TASK GOAL: Render the records as a JSON list of strings, one string per line, from the line containing "Which is (144,235)" through the line containing "Approximately how far", both lines included and blank lines omitted.

SOURCE MATERIAL:
┄┄┄┄┄┄┄┄┄┄┄┄┄┄┄┄┄┄┄┄
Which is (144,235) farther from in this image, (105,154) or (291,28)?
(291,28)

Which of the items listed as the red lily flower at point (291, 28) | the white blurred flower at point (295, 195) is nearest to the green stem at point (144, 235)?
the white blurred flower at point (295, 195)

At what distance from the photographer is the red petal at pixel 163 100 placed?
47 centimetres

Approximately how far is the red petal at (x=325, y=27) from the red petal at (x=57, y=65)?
┄┄┄┄┄┄┄┄┄┄┄┄┄┄┄┄┄┄┄┄
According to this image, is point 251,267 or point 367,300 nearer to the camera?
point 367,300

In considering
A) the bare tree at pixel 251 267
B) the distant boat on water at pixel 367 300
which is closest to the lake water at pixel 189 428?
┄┄┄┄┄┄┄┄┄┄┄┄┄┄┄┄┄┄┄┄
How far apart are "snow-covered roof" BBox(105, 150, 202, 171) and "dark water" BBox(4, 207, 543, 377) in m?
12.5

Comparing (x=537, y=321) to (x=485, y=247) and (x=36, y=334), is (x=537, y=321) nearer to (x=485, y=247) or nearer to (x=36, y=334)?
┄┄┄┄┄┄┄┄┄┄┄┄┄┄┄┄┄┄┄┄
RESULT BELOW:
[
  "Which is (144,235) farther from in this image, (105,154) or (291,28)?",
  "(291,28)",
  "Which of the items listed as the red lily flower at point (291, 28) | the white blurred flower at point (295, 195) is nearest to the green stem at point (144, 235)?",
  "the white blurred flower at point (295, 195)",
  "At what distance from the photographer is the red petal at pixel 163 100 placed?",
  "47 centimetres",
  "Approximately how far is the red petal at (x=325, y=27) from the red petal at (x=57, y=65)?"
]